■ **Exercise task 1**: Pull out the rows from the line with "Segment every instance" through the end of the rows, and reproduce those lines exactly, with nothing else.

-=-=-=-=-

# Scirocco from Lebanon



## Boost101 (Nov 20, 2012)

Hello guys,

I am new here, I thought I'd share few pics of my car, 2010 Scirocco 2.0TSI 

Full ABT Kit


















ABT Diffuser + quad exhaust









OEM downpipe









OEM downpipe removed









APR dp









APR dp installed









APR intake









APR stage 2 intake installed









few decals on the side


----------



## Boost101 (Nov 20, 2012)

Forge motorsport aluminum boost pipes









OEM boost pipes removed and noise pipe deleted









boost pipes installed


----------



## Boost101 (Nov 20, 2012)

team dynamics 18x9 prorace 1.2, matte black, et35









Team dynamics prorace 1.2 18x9" et35 matte black installed.
car still needs to be lowered.


----------



## Boost101 (Nov 20, 2012)

VWR Springs









rear springs, before and after









front springs, before and after


















25mm drop









20-25mm drop









8cm clearance


----------



## Boost101 (Nov 20, 2012)

APR K04


















THS Intercooler


----------



## NaTiVeGLI (May 2, 2012)

looks sick man i want one so bad!!!!


----------



## Boost101 (Nov 20, 2012)

NaTiVeGLI said:


> looks sick man i want one so bad!!!!


Thanks


----------



## Boost101 (Nov 20, 2012)

I am now APR Dealer in Lebanon 


APR Direct Port Programming Cable


----------



## Boost101 (Nov 20, 2012)

R8 coil pack









PFR7B Double Platinum (4853) (specifically gapped at 0.028”)

-=-=-=-=-

■ **Exercise task 2**: Copy the Scirocco forum thread above in full, exactly as it appears.

-=-=-=-=-

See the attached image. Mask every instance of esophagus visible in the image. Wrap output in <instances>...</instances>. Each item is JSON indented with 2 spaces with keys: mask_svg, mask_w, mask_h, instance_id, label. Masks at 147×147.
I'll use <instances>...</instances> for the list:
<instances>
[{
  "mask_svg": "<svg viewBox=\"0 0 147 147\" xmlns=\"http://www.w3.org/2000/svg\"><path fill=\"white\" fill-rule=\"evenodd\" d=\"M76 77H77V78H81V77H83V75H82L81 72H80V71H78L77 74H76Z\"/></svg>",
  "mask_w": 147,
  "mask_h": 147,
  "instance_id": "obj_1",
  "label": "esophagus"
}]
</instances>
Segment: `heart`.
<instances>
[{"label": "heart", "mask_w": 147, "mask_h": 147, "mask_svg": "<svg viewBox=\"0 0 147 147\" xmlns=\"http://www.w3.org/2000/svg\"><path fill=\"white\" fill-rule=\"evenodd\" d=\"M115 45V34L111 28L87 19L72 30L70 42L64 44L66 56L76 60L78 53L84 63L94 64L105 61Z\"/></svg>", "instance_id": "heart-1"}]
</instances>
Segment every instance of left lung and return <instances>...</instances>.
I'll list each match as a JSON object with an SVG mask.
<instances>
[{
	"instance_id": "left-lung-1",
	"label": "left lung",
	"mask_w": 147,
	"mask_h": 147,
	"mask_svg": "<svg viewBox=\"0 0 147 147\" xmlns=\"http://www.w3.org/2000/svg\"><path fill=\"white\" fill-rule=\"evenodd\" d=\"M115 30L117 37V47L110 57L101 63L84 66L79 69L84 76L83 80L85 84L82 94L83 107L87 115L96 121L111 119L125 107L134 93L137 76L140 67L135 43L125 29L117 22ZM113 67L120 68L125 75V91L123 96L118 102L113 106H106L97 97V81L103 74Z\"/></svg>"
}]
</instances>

-=-=-=-=-

■ **Full solution 1**:
Segment every instance of left lung and return <instances>...</instances>.
I'll list each match as a JSON object with an SVG mask.
<instances>
[{
	"instance_id": "left-lung-1",
	"label": "left lung",
	"mask_w": 147,
	"mask_h": 147,
	"mask_svg": "<svg viewBox=\"0 0 147 147\" xmlns=\"http://www.w3.org/2000/svg\"><path fill=\"white\" fill-rule=\"evenodd\" d=\"M115 30L117 37V47L110 57L101 63L84 66L79 69L84 76L83 80L85 84L82 94L83 107L87 115L96 121L111 119L125 107L134 93L137 76L140 67L135 43L125 29L117 22ZM113 67L120 68L125 75V91L123 96L118 102L113 106H106L97 97V81L103 74Z\"/></svg>"
}]
</instances>

■ **Full solution 2**:
# Scirocco from Lebanon



## Boost101 (Nov 20, 2012)

Hello guys,

I am new here, I thought I'd share few pics of my car, 2010 Scirocco 2.0TSI 

Full ABT Kit


















ABT Diffuser + quad exhaust









OEM downpipe









OEM downpipe removed









APR dp









APR dp installed









APR intake









APR stage 2 intake installed









few decals on the side


----------



## Boost101 (Nov 20, 2012)

Forge motorsport aluminum boost pipes









OEM boost pipes removed and noise pipe deleted









boost pipes installed


----------



## Boost101 (Nov 20, 2012)

team dynamics 18x9 prorace 1.2, matte black, et35









Team dynamics prorace 1.2 18x9" et35 matte black installed.
car still needs to be lowered.


----------



## Boost101 (Nov 20, 2012)

VWR Springs









rear springs, before and after









front springs, before and after


















25mm drop









20-25mm drop









8cm clearance


----------



## Boost101 (Nov 20, 2012)

APR K04


















THS Intercooler


----------



## NaTiVeGLI (May 2, 2012)

looks sick man i want one so bad!!!!


----------



## Boost101 (Nov 20, 2012)

NaTiVeGLI said:


> looks sick man i want one so bad!!!!


Thanks


----------



## Boost101 (Nov 20, 2012)

I am now APR Dealer in Lebanon 


APR Direct Port Programming Cable


----------



## Boost101 (Nov 20, 2012)

R8 coil pack









PFR7B Double Platinum (4853) (specifically gapped at 0.028”)